Negative Binomial

In this post I will show, using generating functions, that the sum of independent, identically distributed geometric random variables has a negative binomial distribution. More precisely, suppose ${X_k}$ is a sequence of independent random variables with ${X_k\sim\mathrm{Geo}(p)}$, i.e.

$\displaystyle \mathbb P(X_1=j)=(1-p)^jp, j=0,1,2,\ldots$

Then the generating function of ${X_k}$ is

\displaystyle \begin{aligned} \mathbb E[s^{X_k}] &= \sum_{j=0}^\infty (1-p)^jps^j\\ &= p\sum_{j=0}^\infty ((1-p)s)^j\\ &= \frac p{1 - (1-p)s}. \end{aligned}

For each positive integer ${r}$, let ${S_r = \sum_{k=1}^r X_k}$. Then the generating function of ${S_r}$ is

\displaystyle \begin{aligned} \mathbb E[s^{S_r}] &= \mathbb E[s^{\sum_{k=1}^r X_k}]\\ &= \prod_{k=1}^r \mathbb E[s^{X_k}]\\ &= \prod_{k=1}^r \frac p{1 - (1-p)s}\\ &= \left(\frac p{1 - (1-p)s} \right)^r. \end{aligned}

Now let ${Y\sim\mathrm{NegBin}(r,p)}$, i.e.

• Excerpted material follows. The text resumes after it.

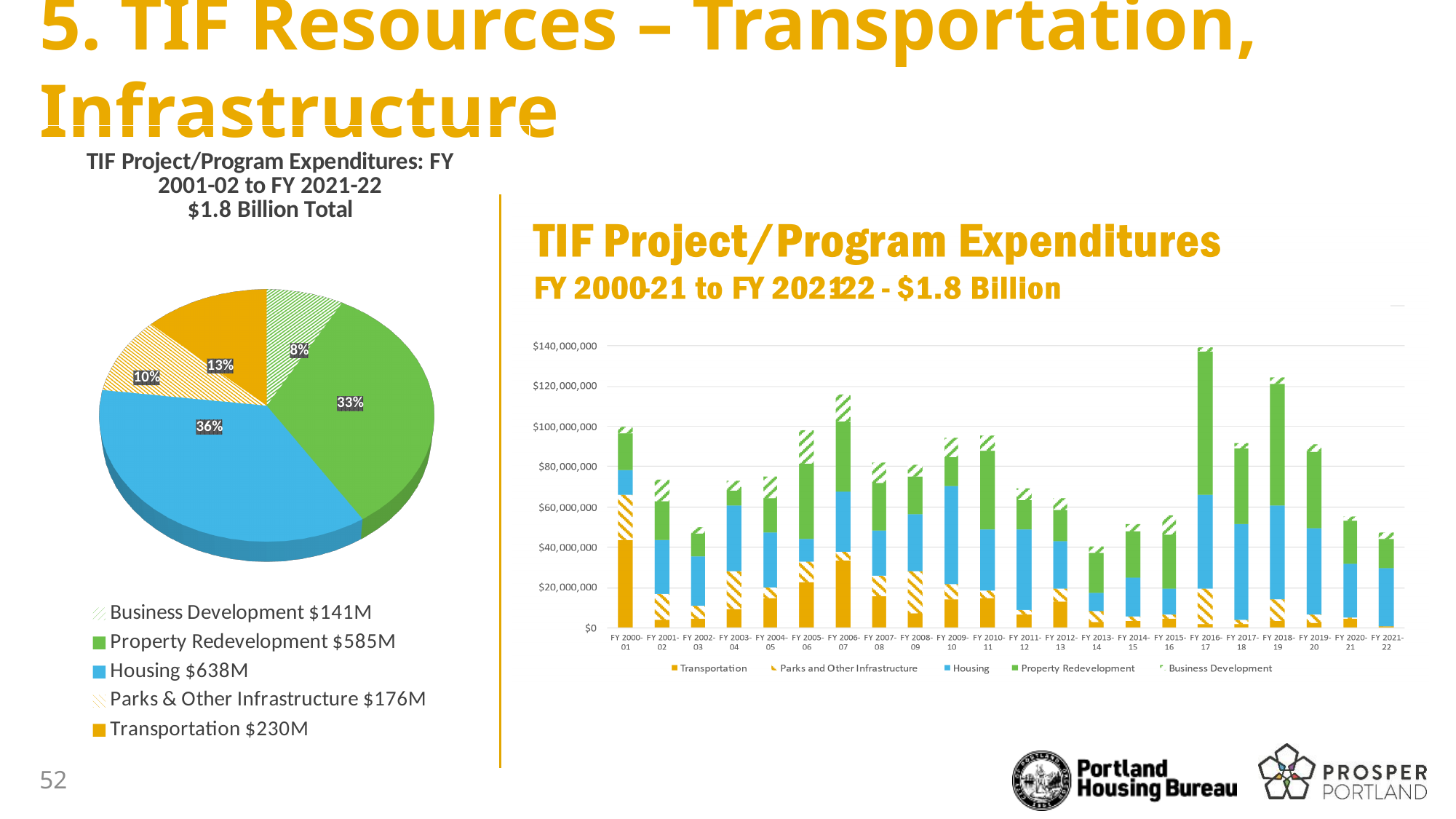
On the pie chart on the left, which category has the largest share? Housing On the pie chart on the left, what dollar amount does the legend give for Property Redevelopment? $585M On the pie chart on the left, how many categories are shown? 5 On the pie chart on the left, which category has the smallest share? Business Development On the bar chart on the right, is the total for FY 2016-17 greater or less than $120,000,000? greater On the pie chart on the left, what share of expenditures is Business Development? 8% On the bar chart on the right, how many series does the legend list? 5 On the bar chart on the right, which fiscal year has the lowest total expenditure? FY 2013-14 On the pie chart on the left, what share of expenditures is Housing? 36% On the bar chart on the right, which fiscal year has the highest total expenditure? FY 2016-17 On the pie chart on the left, how much larger is the Housing amount than the Parks & Other Infrastructure amount? $462M On the pie chart on the left, what dollar amount does the legend give for Transportation? $230M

$\displaystyle \mathbb P(Y=j) = \binom {r+j-1}{j} p^r (1-p)^j, j=0,1,2,\ldots$

Then the generating function of ${Y}$ is

\displaystyle \begin{aligned} \mathbb E[s^Y] &= \sum_{j=0}^\infty \binom {r+j-1}{j} p^r (1-p)^j s^j\\ &= p^r \sum_{j=0}^\infty \binom {r+j-1}{j} ((1-p)s)^j. \end{aligned}

To compute this infinite series, let ${f(s) = (1-(1-p)s)^{-r}}$. We show that ${f^{(j)}(s) = \frac{(r+j-1)!}{(r-1)!}(1-p)^j(1-(1-p)s)^{-(r+j)}}$ and hence ${f^{(j)}(0) = \frac{(r+j-1)!}{(r-1)!}(1-p)^j}$ for each nonnegative integer ${j}$. For ${j=0}$, the claim is evident, as ${f(0) = 1 = \frac{(r-1)!}{(r-1)!}(1-p)^0}$. Assume the claim for some ${r\geqslant 0}$, then

\displaystyle \begin{aligned} f^{(j+1)}(s) &= \frac{\mathsf d}{\mathsf ds}[f^{(j)}(s)]\\ &= \frac{\mathsf d}{\mathsf ds}\left[\frac{(r+j-1)!}{(r-1)!}(1-p)^j(1-(1-p)s)^{-(r+j)} \right]\\ &= \frac{(r+j)(r+j-1)!}{(r-1)!}(1-p)^j(1-p)(1-(1-p)s)^{-(r+1+j)}\\ &= \frac{(r+j)!}{(r-1)!}(1-p)^{j+1}(1-(1-p)s)^{-(r+1+j)}. \end{aligned}

It follows that

$\displaystyle f^{(j+1)}(0) = \frac{(r+j)!}{(r-1)!}(1-p)^{j+1},$

thus proving the claim. Now, by Taylor’s theorem,

\displaystyle \begin{aligned} (1-(1-p)s)^{-r}=f(s) &= \sum_{j=0}^\infty \frac{f^{(j)}(0)}{j!}s^j\\ &= \sum_{j=0}^\infty \frac{\frac{(r+j-1)!}{(r-1)!}(1-p)^j}{j!}s^j\\ &= \sum_{j=0}^\infty \frac{(r+j-1)!}{j!(r-1)!}((1-p)s)^j\\ &= \sum_{j=0}^\infty \binom{r+j-1}{j}((1-p)s)^j, \end{aligned}

and hence

\displaystyle \begin{aligned} \mathbb E[s^Y] &= p^r(1-(1-p)s)^{-r} \\ &= \left(\frac p{1-(1-p)s} \right)^r\\ &= \mathbb E[s^{S_r}]. \end{aligned}

Since ${Y}$ and ${S_r}$ have the same generating function, we conclude that they have the same distribution.